(A block of data)
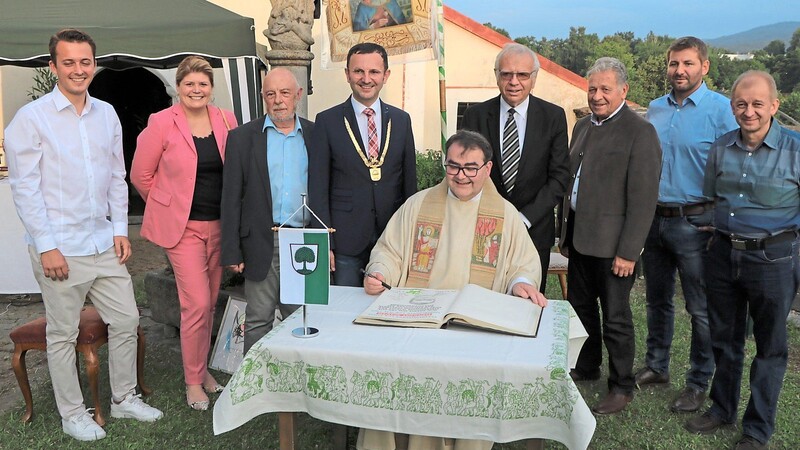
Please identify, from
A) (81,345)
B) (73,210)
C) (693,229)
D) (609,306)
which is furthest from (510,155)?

**Instruction**: Copy the rows above word for word, without the pictures.

**Complete output**:
Please identify, from
A) (81,345)
B) (73,210)
C) (693,229)
D) (609,306)
which is furthest from (510,155)?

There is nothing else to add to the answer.